Problem details:
Your task is to transcribe the entries below exactly, beginning with the line containing "Given the scene depicted here, of the set" and ending with the final line, and to add nothing else.

━━━ Records supplied ━━━

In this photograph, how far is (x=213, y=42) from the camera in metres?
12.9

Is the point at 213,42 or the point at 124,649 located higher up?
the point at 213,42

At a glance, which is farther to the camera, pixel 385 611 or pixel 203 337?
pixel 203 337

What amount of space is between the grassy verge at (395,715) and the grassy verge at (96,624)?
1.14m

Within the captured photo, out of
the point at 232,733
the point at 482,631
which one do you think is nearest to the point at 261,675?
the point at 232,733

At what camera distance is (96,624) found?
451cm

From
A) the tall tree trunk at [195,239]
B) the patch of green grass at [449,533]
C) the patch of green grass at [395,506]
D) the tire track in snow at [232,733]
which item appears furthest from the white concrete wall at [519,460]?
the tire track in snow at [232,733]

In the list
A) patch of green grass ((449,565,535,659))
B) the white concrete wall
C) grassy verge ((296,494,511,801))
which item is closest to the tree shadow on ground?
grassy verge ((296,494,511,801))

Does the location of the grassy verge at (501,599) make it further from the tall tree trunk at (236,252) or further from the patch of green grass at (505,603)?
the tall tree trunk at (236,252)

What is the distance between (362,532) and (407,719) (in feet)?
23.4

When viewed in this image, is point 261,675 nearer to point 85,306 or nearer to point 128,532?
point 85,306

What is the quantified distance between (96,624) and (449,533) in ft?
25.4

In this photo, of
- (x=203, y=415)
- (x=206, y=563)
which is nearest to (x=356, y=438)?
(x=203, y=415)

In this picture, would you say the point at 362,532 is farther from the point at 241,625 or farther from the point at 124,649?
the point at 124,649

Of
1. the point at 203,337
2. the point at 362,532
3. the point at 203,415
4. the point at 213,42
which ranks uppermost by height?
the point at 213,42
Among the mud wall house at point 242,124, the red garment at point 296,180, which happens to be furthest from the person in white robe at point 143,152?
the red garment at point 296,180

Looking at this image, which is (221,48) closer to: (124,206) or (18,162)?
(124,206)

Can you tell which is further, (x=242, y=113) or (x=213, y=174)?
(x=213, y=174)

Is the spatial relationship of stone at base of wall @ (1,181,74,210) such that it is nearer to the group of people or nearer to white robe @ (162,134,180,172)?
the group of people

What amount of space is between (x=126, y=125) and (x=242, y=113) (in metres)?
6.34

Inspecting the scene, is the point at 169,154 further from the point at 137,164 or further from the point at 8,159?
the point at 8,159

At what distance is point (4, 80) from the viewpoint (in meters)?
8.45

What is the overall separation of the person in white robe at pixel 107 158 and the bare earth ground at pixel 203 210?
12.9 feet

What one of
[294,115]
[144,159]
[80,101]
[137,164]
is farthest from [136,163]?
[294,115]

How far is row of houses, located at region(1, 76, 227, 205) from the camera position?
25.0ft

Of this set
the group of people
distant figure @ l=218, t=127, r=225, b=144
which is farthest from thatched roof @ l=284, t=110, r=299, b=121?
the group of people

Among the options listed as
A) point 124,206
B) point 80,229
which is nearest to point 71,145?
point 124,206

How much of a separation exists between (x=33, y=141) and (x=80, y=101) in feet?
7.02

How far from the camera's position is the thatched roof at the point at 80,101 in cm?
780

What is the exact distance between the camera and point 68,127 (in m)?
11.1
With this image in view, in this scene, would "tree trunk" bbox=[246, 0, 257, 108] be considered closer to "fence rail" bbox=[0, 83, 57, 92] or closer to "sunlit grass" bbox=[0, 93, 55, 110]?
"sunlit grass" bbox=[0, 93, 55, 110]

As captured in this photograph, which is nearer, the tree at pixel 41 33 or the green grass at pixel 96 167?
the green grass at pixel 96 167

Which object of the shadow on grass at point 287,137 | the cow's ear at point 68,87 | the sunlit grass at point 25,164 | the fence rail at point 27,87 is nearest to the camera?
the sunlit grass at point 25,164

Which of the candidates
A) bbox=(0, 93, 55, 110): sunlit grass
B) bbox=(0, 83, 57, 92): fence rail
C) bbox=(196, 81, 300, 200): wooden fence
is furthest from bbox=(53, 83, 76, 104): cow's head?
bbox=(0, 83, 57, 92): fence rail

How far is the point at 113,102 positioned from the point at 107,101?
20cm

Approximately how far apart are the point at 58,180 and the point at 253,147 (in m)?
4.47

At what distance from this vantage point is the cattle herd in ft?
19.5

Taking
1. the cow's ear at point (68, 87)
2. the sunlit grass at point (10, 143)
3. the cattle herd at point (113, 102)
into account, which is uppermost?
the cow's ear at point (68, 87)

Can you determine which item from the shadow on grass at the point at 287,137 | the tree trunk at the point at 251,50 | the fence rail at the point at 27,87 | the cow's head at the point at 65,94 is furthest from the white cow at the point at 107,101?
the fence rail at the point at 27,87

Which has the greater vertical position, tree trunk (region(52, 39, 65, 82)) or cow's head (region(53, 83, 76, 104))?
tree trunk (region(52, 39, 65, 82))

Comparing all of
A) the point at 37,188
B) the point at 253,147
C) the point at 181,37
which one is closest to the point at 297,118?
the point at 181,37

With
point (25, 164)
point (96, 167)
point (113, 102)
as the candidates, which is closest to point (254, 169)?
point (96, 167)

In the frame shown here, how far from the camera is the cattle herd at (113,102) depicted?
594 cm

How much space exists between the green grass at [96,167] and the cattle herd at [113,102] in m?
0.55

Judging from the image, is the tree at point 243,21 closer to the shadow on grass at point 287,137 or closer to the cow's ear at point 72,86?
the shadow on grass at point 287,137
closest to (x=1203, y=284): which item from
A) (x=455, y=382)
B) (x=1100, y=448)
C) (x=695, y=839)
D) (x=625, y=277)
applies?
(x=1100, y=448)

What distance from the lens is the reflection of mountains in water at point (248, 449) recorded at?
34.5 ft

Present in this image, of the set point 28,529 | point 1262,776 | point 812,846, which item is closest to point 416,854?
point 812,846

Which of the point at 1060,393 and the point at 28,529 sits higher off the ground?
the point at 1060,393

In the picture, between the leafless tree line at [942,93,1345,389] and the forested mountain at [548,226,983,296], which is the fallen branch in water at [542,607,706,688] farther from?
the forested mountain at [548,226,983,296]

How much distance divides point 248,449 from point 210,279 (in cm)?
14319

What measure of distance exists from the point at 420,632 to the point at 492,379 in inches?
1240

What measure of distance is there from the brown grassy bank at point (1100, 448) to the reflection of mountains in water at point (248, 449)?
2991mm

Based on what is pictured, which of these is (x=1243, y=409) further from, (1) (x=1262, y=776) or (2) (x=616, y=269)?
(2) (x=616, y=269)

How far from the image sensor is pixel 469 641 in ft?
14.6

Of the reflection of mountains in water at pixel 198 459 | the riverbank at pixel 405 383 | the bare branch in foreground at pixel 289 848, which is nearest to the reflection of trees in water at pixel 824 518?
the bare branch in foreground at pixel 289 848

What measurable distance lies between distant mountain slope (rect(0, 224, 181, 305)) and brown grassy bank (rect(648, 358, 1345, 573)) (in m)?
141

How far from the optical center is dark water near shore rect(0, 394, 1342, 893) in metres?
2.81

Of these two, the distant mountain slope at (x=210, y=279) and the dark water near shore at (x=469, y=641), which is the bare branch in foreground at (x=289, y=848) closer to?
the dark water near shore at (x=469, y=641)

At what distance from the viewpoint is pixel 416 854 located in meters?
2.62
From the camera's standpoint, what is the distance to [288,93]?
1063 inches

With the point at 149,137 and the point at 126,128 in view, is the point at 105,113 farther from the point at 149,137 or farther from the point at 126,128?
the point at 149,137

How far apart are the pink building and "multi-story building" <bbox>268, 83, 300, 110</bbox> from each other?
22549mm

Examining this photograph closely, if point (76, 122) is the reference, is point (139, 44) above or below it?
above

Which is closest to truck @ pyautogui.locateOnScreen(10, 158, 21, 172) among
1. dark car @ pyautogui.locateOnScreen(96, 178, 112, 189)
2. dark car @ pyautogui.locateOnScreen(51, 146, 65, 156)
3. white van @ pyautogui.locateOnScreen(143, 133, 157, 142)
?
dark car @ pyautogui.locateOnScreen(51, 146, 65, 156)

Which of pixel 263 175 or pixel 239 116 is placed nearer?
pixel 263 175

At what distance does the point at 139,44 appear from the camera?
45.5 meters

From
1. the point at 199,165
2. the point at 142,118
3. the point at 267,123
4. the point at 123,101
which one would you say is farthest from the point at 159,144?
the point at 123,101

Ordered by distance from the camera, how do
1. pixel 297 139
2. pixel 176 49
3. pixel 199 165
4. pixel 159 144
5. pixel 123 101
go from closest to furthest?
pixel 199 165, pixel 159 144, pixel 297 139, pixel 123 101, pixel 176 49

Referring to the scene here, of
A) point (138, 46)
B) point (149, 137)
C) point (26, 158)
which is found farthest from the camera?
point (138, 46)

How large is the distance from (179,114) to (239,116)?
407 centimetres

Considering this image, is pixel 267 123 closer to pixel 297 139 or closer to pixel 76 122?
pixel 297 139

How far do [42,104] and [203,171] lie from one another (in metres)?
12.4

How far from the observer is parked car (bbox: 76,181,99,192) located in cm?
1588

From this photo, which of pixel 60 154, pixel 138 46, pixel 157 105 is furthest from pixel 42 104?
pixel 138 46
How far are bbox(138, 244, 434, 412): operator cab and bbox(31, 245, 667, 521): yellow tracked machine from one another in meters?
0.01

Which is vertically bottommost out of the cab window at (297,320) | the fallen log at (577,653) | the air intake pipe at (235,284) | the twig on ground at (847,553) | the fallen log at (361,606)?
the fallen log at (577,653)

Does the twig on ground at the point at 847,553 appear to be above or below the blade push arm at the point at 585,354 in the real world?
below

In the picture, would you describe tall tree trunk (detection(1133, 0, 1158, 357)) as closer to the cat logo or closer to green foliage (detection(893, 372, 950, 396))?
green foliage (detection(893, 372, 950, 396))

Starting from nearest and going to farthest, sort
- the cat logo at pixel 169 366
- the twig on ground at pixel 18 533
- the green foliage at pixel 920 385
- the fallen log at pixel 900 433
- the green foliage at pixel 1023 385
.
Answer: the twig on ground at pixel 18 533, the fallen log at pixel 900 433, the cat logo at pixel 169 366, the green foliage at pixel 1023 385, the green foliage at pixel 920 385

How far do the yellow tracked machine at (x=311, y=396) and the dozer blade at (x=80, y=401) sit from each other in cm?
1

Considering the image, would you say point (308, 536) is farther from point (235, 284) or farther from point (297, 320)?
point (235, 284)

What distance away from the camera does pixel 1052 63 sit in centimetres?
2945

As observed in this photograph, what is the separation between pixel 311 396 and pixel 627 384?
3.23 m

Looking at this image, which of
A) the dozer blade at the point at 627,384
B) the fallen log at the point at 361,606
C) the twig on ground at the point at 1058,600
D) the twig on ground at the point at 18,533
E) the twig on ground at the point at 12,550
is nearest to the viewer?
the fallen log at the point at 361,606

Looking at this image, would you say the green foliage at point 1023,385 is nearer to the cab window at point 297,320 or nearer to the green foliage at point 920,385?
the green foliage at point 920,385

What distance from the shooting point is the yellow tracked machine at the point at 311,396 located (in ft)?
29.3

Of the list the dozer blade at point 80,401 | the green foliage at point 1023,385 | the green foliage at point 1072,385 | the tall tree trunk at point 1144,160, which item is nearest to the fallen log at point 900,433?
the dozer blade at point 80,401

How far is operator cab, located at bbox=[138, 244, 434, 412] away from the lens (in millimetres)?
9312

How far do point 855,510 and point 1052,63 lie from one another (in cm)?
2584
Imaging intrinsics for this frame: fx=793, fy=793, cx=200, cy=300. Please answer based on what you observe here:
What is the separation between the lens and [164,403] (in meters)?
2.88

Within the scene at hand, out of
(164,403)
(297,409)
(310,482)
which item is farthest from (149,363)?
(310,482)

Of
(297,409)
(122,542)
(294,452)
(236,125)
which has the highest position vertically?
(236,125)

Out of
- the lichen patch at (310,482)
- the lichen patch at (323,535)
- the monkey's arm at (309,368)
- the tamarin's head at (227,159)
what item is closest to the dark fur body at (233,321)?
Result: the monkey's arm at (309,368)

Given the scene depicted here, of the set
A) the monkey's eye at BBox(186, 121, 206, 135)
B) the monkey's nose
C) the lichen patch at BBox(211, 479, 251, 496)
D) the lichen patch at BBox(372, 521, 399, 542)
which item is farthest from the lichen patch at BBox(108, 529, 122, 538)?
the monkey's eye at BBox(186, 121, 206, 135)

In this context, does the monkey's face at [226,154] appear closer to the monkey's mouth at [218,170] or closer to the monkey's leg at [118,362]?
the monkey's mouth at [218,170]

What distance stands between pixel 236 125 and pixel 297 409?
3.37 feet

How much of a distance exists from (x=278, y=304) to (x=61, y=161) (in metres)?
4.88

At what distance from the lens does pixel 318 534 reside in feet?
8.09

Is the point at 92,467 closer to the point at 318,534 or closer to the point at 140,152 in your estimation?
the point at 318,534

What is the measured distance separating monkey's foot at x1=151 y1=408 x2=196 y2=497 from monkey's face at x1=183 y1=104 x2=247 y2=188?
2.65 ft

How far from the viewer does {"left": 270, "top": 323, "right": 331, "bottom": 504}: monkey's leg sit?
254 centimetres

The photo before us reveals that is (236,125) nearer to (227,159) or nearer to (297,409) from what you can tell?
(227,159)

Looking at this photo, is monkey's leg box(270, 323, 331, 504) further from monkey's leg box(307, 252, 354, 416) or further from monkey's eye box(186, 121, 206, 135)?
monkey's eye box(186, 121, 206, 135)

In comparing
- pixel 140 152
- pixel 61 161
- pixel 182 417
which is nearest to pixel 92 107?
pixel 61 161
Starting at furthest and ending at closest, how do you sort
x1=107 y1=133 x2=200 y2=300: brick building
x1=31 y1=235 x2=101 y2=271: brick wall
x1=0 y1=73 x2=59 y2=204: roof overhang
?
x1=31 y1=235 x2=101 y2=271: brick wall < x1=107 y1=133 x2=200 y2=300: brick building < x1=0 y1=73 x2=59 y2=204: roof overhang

━━━

Output of the task:
Given the scene depicted here, of the set
A) the monkey's eye at BBox(186, 121, 206, 135)
B) the monkey's nose
C) the lichen patch at BBox(211, 479, 251, 496)
D) the lichen patch at BBox(372, 521, 399, 542)
which item is farthest from the lichen patch at BBox(108, 529, 122, 538)?
the monkey's eye at BBox(186, 121, 206, 135)

In this context, does the monkey's face at [226,154] appear closer to the monkey's mouth at [218,170] or closer to the monkey's leg at [118,362]?
the monkey's mouth at [218,170]

What distance stands between pixel 236 125 and pixel 297 409?
3.37 feet

How much of a distance exists from (x=278, y=304) to (x=61, y=161) (in metres)?
4.88

At what distance from the lens does pixel 318 534 reside in feet?
8.09

Is the point at 92,467 closer to the point at 318,534 or closer to the point at 140,152 in your estimation?
the point at 318,534

What is the measured distance separating monkey's foot at x1=151 y1=408 x2=196 y2=497 from monkey's face at x1=183 y1=104 x2=247 y2=188?
2.65 ft

How far from the viewer does {"left": 270, "top": 323, "right": 331, "bottom": 504}: monkey's leg sit?
254 centimetres

The photo before us reveals that is (236,125) nearer to (227,159) or nearer to (297,409) from what you can tell?
(227,159)

Looking at this photo, is monkey's leg box(270, 323, 331, 504) further from monkey's leg box(307, 252, 354, 416) or further from monkey's eye box(186, 121, 206, 135)?
monkey's eye box(186, 121, 206, 135)

In comparing
- pixel 140 152
- pixel 61 161
- pixel 182 417
which is nearest to pixel 92 107?
pixel 61 161
Starting at furthest and ending at closest, how do you sort
x1=107 y1=133 x2=200 y2=300: brick building
x1=31 y1=235 x2=101 y2=271: brick wall
x1=0 y1=73 x2=59 y2=204: roof overhang
?
x1=31 y1=235 x2=101 y2=271: brick wall < x1=107 y1=133 x2=200 y2=300: brick building < x1=0 y1=73 x2=59 y2=204: roof overhang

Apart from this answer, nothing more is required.